■ **Problem**
The records that follow must be printed exactly as they are.

[Data excerpts]
###

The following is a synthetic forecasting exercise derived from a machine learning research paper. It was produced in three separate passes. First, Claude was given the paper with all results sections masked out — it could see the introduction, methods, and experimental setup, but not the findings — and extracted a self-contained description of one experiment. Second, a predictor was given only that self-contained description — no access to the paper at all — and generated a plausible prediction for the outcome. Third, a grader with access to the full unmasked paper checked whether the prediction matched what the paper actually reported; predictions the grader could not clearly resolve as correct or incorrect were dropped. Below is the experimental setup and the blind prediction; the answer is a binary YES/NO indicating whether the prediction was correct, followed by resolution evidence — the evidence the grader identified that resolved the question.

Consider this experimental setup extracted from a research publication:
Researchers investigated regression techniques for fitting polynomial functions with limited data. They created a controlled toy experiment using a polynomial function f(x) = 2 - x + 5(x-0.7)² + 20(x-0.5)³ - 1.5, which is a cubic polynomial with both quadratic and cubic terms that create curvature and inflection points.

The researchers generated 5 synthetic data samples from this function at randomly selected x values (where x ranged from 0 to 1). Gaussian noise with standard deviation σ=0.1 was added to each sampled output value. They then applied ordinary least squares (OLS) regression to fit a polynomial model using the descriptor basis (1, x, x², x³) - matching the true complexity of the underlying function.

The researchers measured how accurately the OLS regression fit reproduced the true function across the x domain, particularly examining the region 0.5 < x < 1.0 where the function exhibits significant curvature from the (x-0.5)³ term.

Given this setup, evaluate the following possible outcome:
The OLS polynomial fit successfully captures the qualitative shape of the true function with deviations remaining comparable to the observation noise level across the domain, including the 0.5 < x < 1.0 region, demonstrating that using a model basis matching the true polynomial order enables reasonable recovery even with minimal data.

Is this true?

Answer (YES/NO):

###

■ **Your response**
The following is a synthetic forecasting exercise derived from a machine learning research paper. It was produced in three separate passes. First, Claude was given the paper with all results sections masked out — it could see the introduction, methods, and experimental setup, but not the findings — and extracted a self-contained description of one experiment. Second, a predictor was given only that self-contained description — no access to the paper at all — and generated a plausible prediction for the outcome. Third, a grader with access to the full unmasked paper checked whether the prediction matched what the paper actually reported; predictions the grader could not clearly resolve as correct or incorrect were dropped. Below is the experimental setup and the blind prediction; the answer is a binary YES/NO indicating whether the prediction was correct, followed by resolution evidence — the evidence the grader identified that resolved the question.

Consider this experimental setup extracted from a research publication:
Researchers investigated regression techniques for fitting polynomial functions with limited data. They created a controlled toy experiment using a polynomial function f(x) = 2 - x + 5(x-0.7)² + 20(x-0.5)³ - 1.5, which is a cubic polynomial with both quadratic and cubic terms that create curvature and inflection points.

The researchers generated 5 synthetic data samples from this function at randomly selected x values (where x ranged from 0 to 1). Gaussian noise with standard deviation σ=0.1 was added to each sampled output value. They then applied ordinary least squares (OLS) regression to fit a polynomial model using the descriptor basis (1, x, x², x³) - matching the true complexity of the underlying function.

The researchers measured how accurately the OLS regression fit reproduced the true function across the x domain, particularly examining the region 0.5 < x < 1.0 where the function exhibits significant curvature from the (x-0.5)³ term.

Given this setup, evaluate the following possible outcome:
The OLS polynomial fit successfully captures the qualitative shape of the true function with deviations remaining comparable to the observation noise level across the domain, including the 0.5 < x < 1.0 region, demonstrating that using a model basis matching the true polynomial order enables reasonable recovery even with minimal data.

Is this true?

Answer (YES/NO):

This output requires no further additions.